Si on part du principe que la défense doit être individuelle, mon interlocuteur me disait avec justesse que les arts martiaux, malgré leur style et leur efficacité, ne sont efficaces que lorsqu’on est en bonne condition physique, ce qui n’est pas donné à tout le monde en toutes occasions. Par ailleurs, ça ne défend qu’une seule personne. Quant aux autres accessoires désorientants, comme la bombe lacrymogène ou la décharge éléctrique, ils ne sont que de courte durée.

Je n’ai pas trop d’opinion là-dessus. Par contre, je pense plutôt qu’il ne devrait pas y avoir besoin de défense individuelle, et qu’il devrait exister des méta-défenses qui inhiberaient les intentions de « l’assaillant. » Hélas, cela n’existe pas matériellement, et je ne suis pas sûr que les manipulations psychologiques en lesquelles je crois soient efficaces contre toute forme de violence.

En d’autre termes, je suis faible. En fait, c’est très simple de me tuer. Et au cours de la discussion, il m’est apparu que c’est beaucoup plus simple de me tuer que de tuer d’autres personnes.

Plus tard dans la conversation, mon interlocuteur a tenté de m’expliquer qu’un État n’existe que pour assoir son pouvoir. C’est-à-dire qu’un État n’existe que pour défendre les citoyens contre leurs ennemis et contre eux-même, en se réservant toutes les formes de pouvoir. Celui de bloquer les individus, d’en disposer et de disposer de la matière en toutes circonstances et pour tout motif arbitraire. Pour résumer, selon lui « la politique est essentiellement le contrôle du pouvoir. »

J’ai bien tenté de lui expliquer que d’après moi, sa vision des choses est la vision d’un américain, et qu’il était difficile pour moi humble étranger de dissocier son avis de ce que je sais de la politique générale des États-Unis.

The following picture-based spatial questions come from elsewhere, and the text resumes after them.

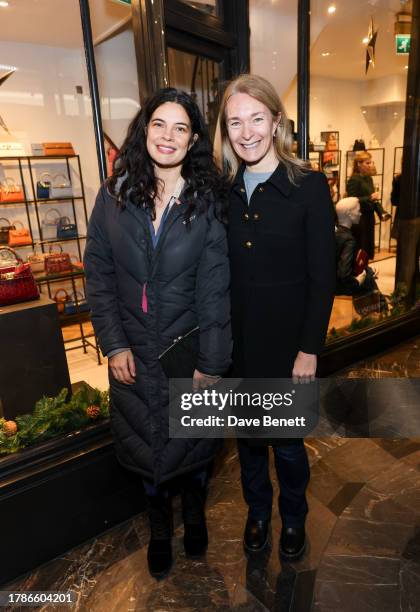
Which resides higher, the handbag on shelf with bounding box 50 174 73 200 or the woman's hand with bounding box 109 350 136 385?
Answer: the handbag on shelf with bounding box 50 174 73 200

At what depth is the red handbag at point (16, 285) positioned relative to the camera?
187 cm

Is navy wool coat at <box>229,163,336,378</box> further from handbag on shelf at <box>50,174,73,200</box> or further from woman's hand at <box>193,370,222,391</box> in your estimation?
handbag on shelf at <box>50,174,73,200</box>

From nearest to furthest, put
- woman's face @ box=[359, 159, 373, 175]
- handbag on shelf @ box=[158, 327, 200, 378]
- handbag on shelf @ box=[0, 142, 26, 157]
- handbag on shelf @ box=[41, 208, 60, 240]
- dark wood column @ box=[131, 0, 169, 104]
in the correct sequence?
handbag on shelf @ box=[158, 327, 200, 378] → dark wood column @ box=[131, 0, 169, 104] → woman's face @ box=[359, 159, 373, 175] → handbag on shelf @ box=[0, 142, 26, 157] → handbag on shelf @ box=[41, 208, 60, 240]

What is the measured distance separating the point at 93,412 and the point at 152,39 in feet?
5.51

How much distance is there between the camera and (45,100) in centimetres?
384

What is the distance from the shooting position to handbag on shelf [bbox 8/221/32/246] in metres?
4.45

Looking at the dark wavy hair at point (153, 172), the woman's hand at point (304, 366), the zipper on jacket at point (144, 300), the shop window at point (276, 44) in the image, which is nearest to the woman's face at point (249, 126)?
the dark wavy hair at point (153, 172)

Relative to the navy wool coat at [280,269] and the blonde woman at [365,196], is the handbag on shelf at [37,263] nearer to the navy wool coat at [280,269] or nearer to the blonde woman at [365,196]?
the navy wool coat at [280,269]

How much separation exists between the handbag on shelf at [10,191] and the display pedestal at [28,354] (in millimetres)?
2948

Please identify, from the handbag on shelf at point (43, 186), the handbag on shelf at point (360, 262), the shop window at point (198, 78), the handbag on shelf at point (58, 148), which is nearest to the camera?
the shop window at point (198, 78)

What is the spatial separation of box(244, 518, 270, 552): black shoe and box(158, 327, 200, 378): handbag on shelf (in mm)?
745

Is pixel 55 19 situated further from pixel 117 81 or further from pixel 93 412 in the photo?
pixel 93 412

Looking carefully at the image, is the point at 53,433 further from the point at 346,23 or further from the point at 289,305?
the point at 346,23

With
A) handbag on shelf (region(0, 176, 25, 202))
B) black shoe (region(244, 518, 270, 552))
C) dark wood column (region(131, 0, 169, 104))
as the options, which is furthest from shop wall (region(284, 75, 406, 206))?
handbag on shelf (region(0, 176, 25, 202))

Hélas, il semblerait qu’il était relativement bien documenté sur la question d’étendre ses définitions à l’extérieur de son pays, et force m’est de reconnaître que je ne le suis pas ; il m’a donc fallu méditer sur une généralisation de ses dires.

J’en viens à penser que ce serait un bon moyen d’expliquer pourquoi je n’arrive pas à m’intéresser à la politique, en fin de compte.